Texte fourni »
⟨

Diminuer la violence dans les écoles par le recours à la vidéosurveillance
Voilà le projet entamé à l’automne 2013 par la Commission scolaire Marguerite-Bourgeois de Montréal qui envisageait, sur une période de trois ans, d’installer près de 900 caméras de surveillance dans ses écoles primaires et secondaires. Le motif derrière cet investissement massif? Contrer la violence. Un bien grand mot, mais encore? Selon la direction de la commission scolaire, il s’agit d’une demande qui émanerait des directions d’école elles-mêmes dans le but de diminuer le vandalisme, la vente de drogue, identifier les visiteurs à la porte, etc. Les inquiétudes soulevées par les directions font notamment référence à la tuerie de l’école Sandy Hook à Newtown aux États-Unis, où rappelons-le, un individu armé s’était introduit dans l’école primaire et avait causé la mort de 26 personnes.

⟩

Exercices »
[1] D'après le texte sur la vidéosurveillance, combien de caméras la commission scolaire prévoyait-elle d'installer dans ses écoles ?
[2] Recopiez le passage du texte sur la vidéosurveillance qui commence par les mots contenant « Diminuer la violence » et se termine par « de 26 personnes. ».
Les lignes ci-dessous n'ont aucun lien avec le texte sur la vidéosurveillance.

Données fournies »

⟨

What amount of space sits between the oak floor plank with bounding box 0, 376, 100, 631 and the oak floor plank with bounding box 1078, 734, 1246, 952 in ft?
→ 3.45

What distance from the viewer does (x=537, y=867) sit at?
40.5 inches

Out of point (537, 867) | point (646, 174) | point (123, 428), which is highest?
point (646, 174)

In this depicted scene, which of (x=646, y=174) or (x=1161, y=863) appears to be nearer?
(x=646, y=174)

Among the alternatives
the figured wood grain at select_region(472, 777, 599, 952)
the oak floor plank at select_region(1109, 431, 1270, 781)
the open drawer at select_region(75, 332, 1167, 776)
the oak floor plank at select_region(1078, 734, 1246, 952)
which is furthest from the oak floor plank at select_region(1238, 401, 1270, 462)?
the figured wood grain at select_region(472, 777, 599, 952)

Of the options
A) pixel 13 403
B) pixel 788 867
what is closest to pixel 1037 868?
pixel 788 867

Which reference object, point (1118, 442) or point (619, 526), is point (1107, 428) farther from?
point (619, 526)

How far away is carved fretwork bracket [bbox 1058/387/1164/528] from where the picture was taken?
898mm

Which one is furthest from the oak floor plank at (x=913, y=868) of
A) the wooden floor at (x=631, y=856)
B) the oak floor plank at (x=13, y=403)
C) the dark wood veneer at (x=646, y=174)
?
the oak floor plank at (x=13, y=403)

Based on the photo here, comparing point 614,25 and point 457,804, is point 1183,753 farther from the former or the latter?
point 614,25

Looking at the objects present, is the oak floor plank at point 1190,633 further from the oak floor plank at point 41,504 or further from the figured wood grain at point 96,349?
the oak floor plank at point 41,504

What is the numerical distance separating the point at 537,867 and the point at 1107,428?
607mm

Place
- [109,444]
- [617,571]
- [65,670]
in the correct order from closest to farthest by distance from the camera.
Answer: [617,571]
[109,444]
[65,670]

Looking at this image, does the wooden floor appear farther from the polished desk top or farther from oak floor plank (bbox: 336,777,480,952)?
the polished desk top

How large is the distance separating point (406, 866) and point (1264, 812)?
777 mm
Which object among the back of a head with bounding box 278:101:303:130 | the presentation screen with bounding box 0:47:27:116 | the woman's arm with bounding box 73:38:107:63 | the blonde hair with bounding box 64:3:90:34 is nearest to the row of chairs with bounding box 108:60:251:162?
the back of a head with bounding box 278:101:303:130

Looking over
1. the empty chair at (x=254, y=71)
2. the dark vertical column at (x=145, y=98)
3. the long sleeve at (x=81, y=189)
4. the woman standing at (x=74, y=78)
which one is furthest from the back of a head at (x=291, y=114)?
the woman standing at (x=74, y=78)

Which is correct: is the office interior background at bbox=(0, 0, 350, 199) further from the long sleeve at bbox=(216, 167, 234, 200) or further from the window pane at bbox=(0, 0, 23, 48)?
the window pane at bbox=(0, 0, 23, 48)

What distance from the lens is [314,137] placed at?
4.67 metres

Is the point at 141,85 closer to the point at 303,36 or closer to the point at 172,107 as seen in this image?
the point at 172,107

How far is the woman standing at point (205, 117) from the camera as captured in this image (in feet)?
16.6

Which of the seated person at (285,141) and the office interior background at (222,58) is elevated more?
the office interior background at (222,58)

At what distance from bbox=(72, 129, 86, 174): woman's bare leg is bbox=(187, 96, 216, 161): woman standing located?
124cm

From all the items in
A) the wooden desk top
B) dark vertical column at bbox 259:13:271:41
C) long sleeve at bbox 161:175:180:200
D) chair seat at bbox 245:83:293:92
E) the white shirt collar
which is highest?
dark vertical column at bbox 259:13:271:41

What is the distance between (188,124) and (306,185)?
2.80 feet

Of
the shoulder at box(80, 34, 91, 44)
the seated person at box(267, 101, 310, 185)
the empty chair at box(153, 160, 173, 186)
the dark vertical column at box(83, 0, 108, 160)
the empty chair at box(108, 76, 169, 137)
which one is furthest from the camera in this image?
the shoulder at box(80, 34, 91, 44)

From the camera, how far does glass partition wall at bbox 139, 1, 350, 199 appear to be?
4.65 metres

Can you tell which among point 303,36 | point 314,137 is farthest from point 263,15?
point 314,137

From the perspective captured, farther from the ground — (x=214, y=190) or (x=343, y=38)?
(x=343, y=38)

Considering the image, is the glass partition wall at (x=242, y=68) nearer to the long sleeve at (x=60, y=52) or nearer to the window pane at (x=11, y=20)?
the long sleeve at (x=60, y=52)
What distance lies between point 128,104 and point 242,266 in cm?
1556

⟩

Réponses attendues »
[1] Près de 900 caméras de surveillance.

[2]
Diminuer la violence dans les écoles par le recours à la vidéosurveillance
Voilà le projet entamé à l’automne 2013 par la Commission scolaire Marguerite-Bourgeois de Montréal qui envisageait, sur une période de trois ans, d’installer près de 900 caméras de surveillance dans ses écoles primaires et secondaires. Le motif derrière cet investissement massif? Contrer la violence. Un bien grand mot, mais encore? Selon la direction de la commission scolaire, il s’agit d’une demande qui émanerait des directions d’école elles-mêmes dans le but de diminuer le vandalisme, la vente de drogue, identifier les visiteurs à la porte, etc. Les inquiétudes soulevées par les directions font notamment référence à la tuerie de l’école Sandy Hook à Newtown aux États-Unis, où rappelons-le, un individu armé s’était introduit dans l’école primaire et avait causé la mort de 26 personnes.